## [Work required]
Set the listing down again in full, word for word, with the pictures left out.

[Begin Raw data]

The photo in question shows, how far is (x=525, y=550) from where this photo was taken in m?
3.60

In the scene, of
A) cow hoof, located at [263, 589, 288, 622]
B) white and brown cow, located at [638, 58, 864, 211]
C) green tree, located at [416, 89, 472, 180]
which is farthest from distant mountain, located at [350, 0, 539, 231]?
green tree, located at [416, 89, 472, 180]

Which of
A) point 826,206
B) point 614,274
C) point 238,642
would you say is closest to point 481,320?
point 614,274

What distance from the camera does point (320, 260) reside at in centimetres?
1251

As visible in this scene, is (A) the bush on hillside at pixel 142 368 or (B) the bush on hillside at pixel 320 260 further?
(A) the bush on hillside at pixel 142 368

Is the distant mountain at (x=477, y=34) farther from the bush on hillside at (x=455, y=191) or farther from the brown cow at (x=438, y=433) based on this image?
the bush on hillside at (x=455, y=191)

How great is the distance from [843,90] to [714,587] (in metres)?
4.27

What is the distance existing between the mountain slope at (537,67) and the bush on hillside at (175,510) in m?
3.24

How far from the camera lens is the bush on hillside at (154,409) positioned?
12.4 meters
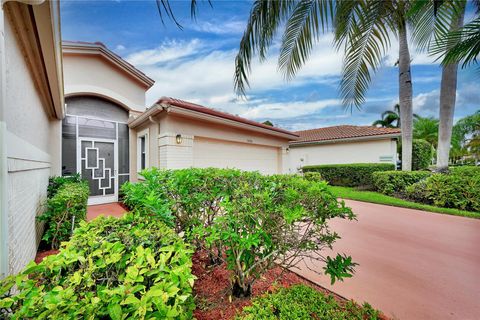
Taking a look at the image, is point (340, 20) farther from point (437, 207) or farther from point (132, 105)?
point (132, 105)

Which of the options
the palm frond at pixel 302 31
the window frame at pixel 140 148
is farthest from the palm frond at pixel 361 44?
the window frame at pixel 140 148

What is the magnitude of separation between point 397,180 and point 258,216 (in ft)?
37.3

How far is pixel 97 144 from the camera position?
857 cm

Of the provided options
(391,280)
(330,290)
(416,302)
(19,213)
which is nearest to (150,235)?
(19,213)

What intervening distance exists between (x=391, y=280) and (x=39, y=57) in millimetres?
6920

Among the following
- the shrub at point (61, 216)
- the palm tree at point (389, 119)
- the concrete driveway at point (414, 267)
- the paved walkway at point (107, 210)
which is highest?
the palm tree at point (389, 119)

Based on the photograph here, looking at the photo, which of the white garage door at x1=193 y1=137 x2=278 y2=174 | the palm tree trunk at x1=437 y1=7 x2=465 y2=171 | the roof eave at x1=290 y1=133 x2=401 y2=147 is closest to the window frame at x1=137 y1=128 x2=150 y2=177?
the white garage door at x1=193 y1=137 x2=278 y2=174

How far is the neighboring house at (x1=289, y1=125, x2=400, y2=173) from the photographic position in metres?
15.6

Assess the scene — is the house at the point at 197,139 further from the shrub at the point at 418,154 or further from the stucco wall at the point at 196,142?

[End Raw data]

## [Written response]
The photo in question shows, how far is (x=525, y=550) from where this photo was taken in m?
3.60

In the scene, of
A) cow hoof, located at [263, 589, 288, 622]
B) white and brown cow, located at [638, 58, 864, 211]
C) green tree, located at [416, 89, 472, 180]
which is farthest from distant mountain, located at [350, 0, 539, 231]?
green tree, located at [416, 89, 472, 180]

Which of
A) point 826,206
B) point 614,274
C) point 238,642
would you say is closest to point 481,320?
point 614,274

What distance from the camera does point (320, 260) reside at in centimetres?
1251

As visible in this scene, is (A) the bush on hillside at pixel 142 368 or (B) the bush on hillside at pixel 320 260 further?
(A) the bush on hillside at pixel 142 368

Is the distant mountain at (x=477, y=34) farther from the bush on hillside at (x=455, y=191) or farther from the brown cow at (x=438, y=433) based on this image?
the bush on hillside at (x=455, y=191)

How great is the distance from [843,90] to [714,587] (in metres)?
4.27

What is the distance existing between the mountain slope at (537,67) and the bush on hillside at (175,510) in m?
3.24

How far from the camera lens is the bush on hillside at (154,409) positioned?
12.4 meters
Taking a look at the image, is point (340, 20) farther from point (437, 207) or farther from point (132, 105)?
point (132, 105)

Which of the options
the palm frond at pixel 302 31
the window frame at pixel 140 148
is farthest from the palm frond at pixel 361 44?
the window frame at pixel 140 148

What is the magnitude of separation between point 397,180 and point 258,216 (in ft)?
37.3

How far is pixel 97 144 from the camera position?
857 cm

Of the provided options
(391,280)
(330,290)
(416,302)
(19,213)
which is nearest to (150,235)?
(19,213)

What intervening distance exists between (x=391, y=280) and (x=39, y=57) in millimetres?
6920

Among the following
- the shrub at point (61, 216)
- the palm tree at point (389, 119)
- the concrete driveway at point (414, 267)
- the paved walkway at point (107, 210)
which is highest?
the palm tree at point (389, 119)

Based on the photograph here, looking at the photo, which of the white garage door at x1=193 y1=137 x2=278 y2=174 | the palm tree trunk at x1=437 y1=7 x2=465 y2=171 | the roof eave at x1=290 y1=133 x2=401 y2=147 is closest to the window frame at x1=137 y1=128 x2=150 y2=177?
the white garage door at x1=193 y1=137 x2=278 y2=174

How far is the neighboring house at (x1=289, y1=125, x2=400, y2=173) from the photographic position in metres?
15.6

Assess the scene — is the house at the point at 197,139 further from the shrub at the point at 418,154 or further from the stucco wall at the point at 196,142?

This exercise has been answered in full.